What the exercise asks
Make an exact copy of the entries below with the pictures removed.

(Stored data entries)
★ ★ ★ ★ ★ ★ ★

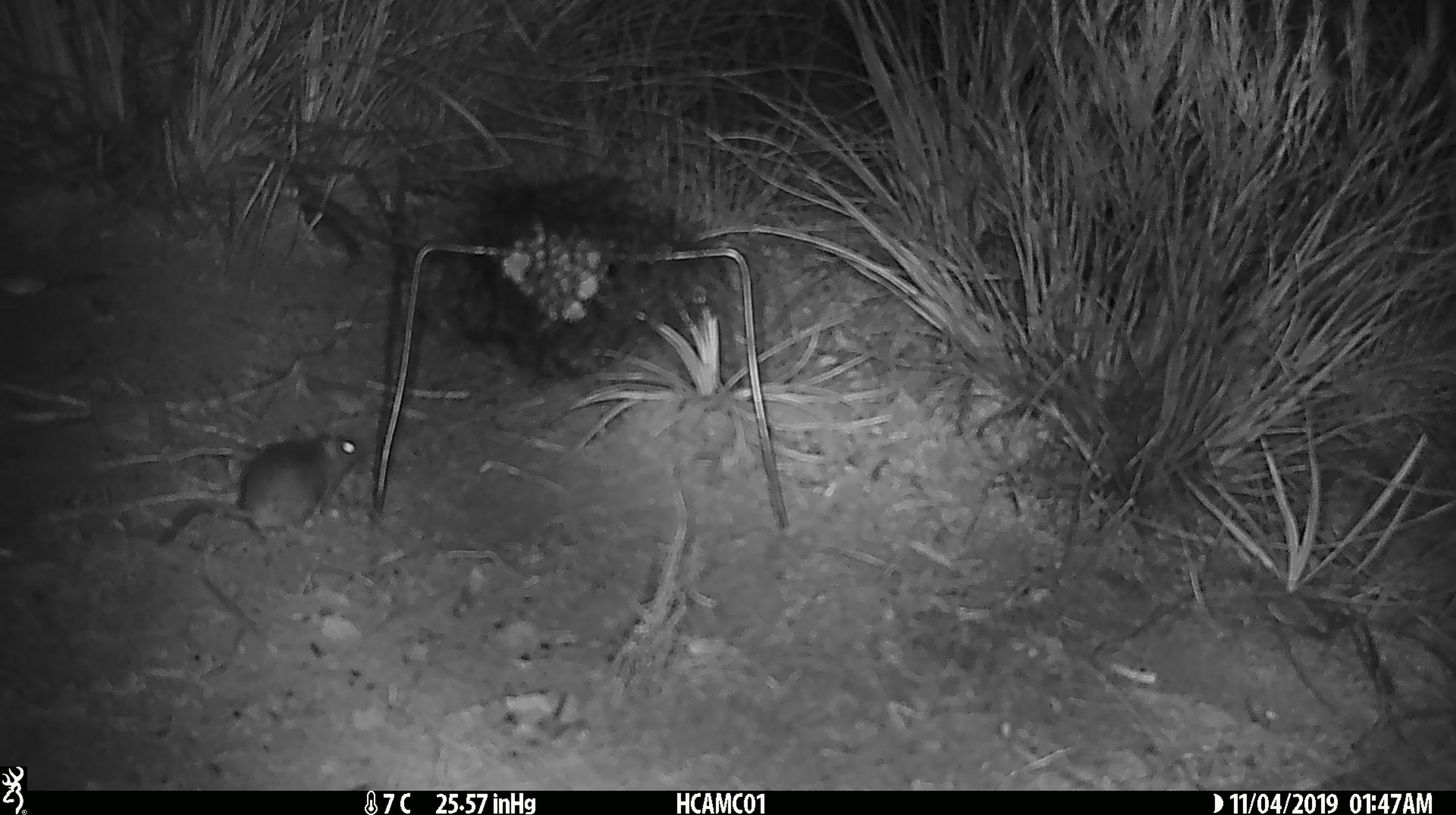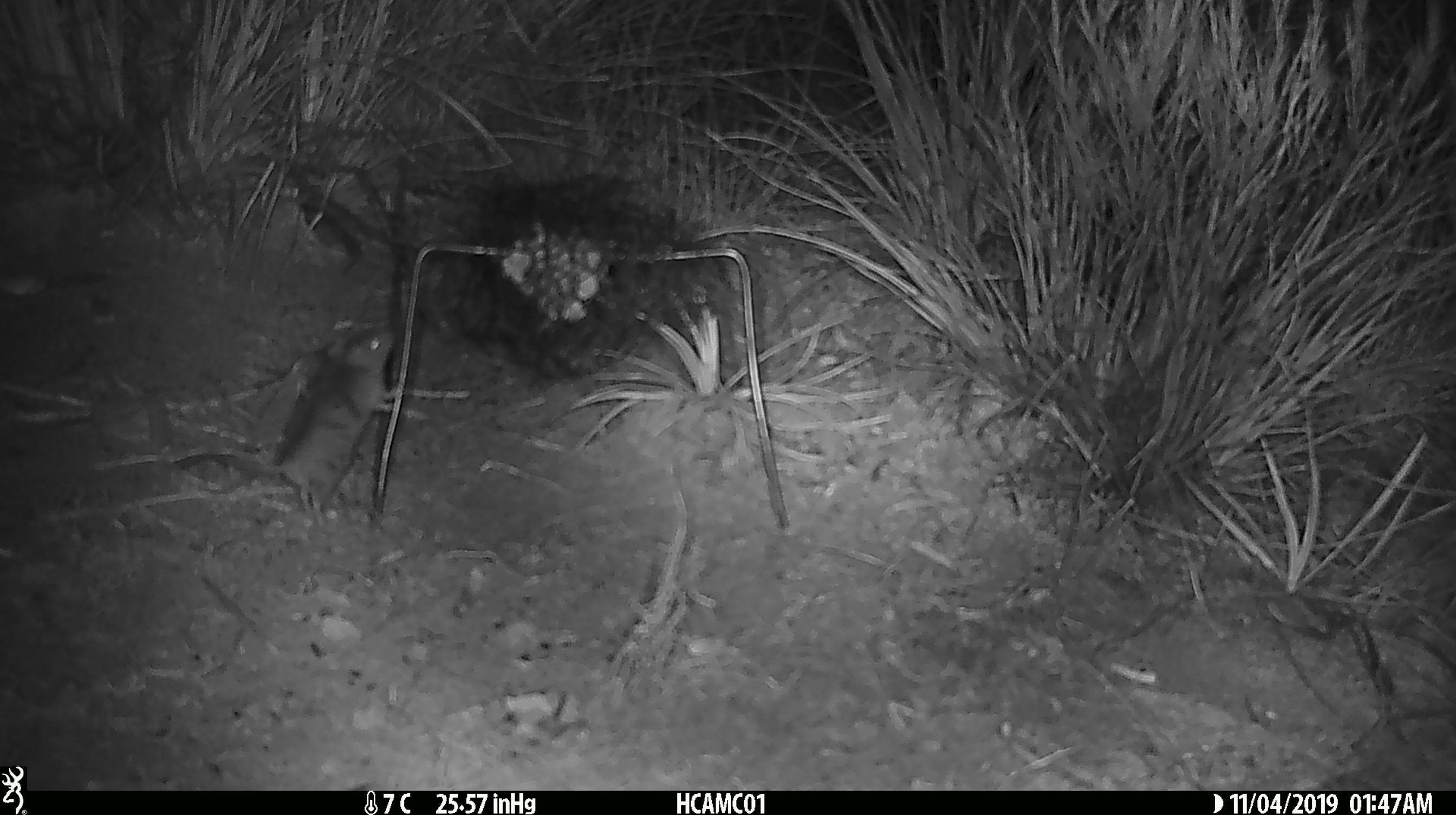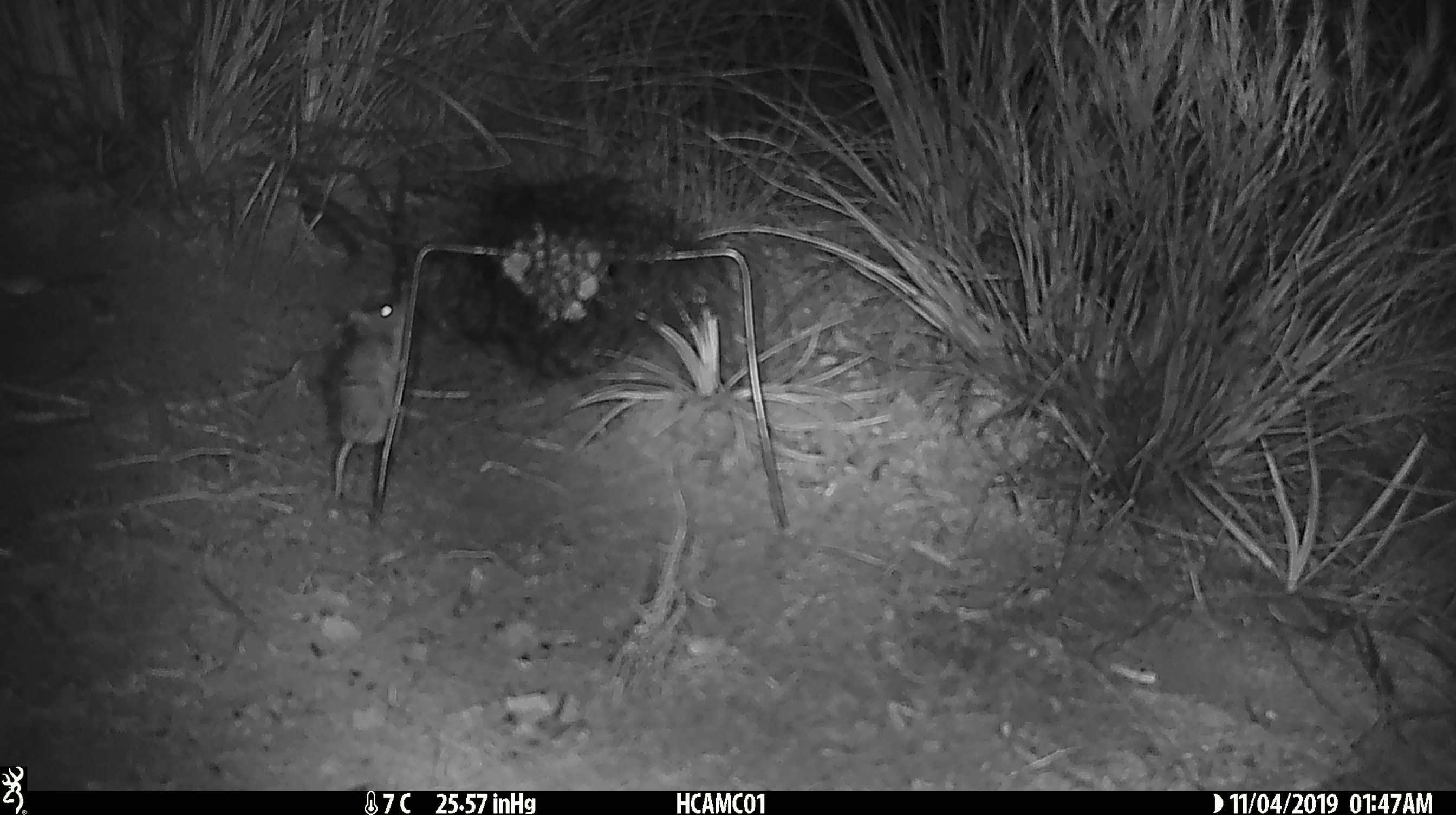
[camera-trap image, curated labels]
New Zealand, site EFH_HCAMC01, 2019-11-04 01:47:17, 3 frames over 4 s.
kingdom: Animalia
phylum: Chordata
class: Mammalia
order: Rodentia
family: Muridae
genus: Mus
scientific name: Mus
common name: mouse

★ ★ ★ ★ ★ ★ ★

Completed task
[camera-trap image, curated labels]
New Zealand, site EFH_HCAMC01, 2019-11-04 01:47:17, 3 frames over 4 s.
kingdom: Animalia
phylum: Chordata
class: Mammalia
order: Rodentia
family: Muridae
genus: Mus
scientific name: Mus
common name: mouse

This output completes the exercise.